Directions for this task
In the records below, locate the line containing "From the given options"; output that line and every following line through the last, exactly.

++++ Excerpted records

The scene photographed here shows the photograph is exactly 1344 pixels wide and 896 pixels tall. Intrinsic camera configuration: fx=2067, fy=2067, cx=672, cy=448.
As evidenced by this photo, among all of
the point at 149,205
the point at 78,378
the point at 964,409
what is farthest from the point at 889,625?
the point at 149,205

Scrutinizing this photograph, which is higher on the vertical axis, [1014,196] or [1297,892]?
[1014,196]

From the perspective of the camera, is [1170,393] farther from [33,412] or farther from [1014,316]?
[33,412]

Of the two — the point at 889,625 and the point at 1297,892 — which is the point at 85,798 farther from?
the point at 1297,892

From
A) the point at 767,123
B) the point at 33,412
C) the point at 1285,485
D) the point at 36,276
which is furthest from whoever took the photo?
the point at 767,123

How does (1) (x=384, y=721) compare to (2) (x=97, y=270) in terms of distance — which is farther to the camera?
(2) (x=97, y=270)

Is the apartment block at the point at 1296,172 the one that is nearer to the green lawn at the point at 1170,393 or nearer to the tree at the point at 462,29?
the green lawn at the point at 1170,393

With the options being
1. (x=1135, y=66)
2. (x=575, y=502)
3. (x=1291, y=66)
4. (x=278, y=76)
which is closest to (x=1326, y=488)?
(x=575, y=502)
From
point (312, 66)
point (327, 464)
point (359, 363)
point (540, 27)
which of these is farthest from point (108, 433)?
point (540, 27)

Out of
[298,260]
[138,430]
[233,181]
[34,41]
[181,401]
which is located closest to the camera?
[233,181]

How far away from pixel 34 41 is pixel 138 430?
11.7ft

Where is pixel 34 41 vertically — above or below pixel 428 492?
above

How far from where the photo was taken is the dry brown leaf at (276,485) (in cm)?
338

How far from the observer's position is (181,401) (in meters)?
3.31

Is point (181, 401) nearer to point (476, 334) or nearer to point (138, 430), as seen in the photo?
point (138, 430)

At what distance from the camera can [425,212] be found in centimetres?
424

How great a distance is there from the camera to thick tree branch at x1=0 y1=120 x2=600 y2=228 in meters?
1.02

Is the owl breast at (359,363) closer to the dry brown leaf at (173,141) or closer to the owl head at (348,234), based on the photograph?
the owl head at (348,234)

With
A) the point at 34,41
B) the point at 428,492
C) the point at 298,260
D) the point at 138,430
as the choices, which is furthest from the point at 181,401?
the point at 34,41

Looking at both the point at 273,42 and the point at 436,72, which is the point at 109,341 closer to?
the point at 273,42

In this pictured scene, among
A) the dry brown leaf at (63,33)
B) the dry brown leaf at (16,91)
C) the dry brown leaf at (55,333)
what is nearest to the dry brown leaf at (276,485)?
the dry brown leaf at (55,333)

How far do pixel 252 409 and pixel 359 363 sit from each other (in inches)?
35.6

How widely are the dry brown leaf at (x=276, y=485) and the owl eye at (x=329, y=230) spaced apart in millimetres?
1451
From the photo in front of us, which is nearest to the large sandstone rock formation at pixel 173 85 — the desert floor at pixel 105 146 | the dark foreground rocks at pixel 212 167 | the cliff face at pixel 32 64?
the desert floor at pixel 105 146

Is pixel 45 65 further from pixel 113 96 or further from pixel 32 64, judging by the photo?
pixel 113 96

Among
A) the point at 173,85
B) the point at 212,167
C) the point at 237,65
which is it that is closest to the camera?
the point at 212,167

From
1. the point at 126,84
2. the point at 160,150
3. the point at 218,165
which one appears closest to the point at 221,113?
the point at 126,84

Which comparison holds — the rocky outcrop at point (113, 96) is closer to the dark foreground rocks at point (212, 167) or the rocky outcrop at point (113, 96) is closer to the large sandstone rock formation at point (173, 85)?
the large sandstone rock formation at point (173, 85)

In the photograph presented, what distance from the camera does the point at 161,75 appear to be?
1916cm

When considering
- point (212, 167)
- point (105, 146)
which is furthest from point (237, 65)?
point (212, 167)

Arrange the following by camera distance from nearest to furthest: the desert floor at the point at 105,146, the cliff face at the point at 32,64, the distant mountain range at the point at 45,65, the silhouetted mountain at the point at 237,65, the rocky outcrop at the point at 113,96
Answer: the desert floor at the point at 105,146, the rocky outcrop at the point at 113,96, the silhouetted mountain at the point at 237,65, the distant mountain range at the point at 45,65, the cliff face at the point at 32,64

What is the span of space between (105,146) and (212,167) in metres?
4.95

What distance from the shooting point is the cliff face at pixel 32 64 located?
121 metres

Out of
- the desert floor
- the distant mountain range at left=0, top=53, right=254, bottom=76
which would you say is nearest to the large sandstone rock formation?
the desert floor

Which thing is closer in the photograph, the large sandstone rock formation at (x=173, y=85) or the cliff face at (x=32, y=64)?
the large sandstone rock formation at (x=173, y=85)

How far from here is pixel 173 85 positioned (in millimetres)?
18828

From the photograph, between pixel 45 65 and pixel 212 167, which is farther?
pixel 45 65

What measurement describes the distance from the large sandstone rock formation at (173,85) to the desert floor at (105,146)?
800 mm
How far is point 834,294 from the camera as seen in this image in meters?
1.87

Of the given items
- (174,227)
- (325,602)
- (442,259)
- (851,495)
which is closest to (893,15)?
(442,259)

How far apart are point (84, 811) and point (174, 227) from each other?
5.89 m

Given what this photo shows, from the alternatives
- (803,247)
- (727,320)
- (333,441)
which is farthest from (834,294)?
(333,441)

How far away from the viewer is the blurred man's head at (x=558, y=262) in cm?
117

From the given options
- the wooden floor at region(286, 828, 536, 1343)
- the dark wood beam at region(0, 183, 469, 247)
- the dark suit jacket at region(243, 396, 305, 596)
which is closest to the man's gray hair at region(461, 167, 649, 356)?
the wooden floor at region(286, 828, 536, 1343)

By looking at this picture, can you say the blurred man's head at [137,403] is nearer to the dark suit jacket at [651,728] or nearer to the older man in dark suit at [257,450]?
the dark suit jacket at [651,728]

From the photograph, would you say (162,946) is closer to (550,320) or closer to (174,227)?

++++++++

Finished task
From the given options
- the wooden floor at region(286, 828, 536, 1343)
- the dark wood beam at region(0, 183, 469, 247)
- the dark suit jacket at region(243, 396, 305, 596)
which is closest to the man's gray hair at region(461, 167, 649, 356)?
the wooden floor at region(286, 828, 536, 1343)

By looking at this picture, can you say the blurred man's head at [137,403] is nearer to the dark suit jacket at [651,728] or nearer to the older man in dark suit at [257,450]?
the dark suit jacket at [651,728]

From the photograph, would you say (162,946) is closer to (550,320) or closer to (174,227)?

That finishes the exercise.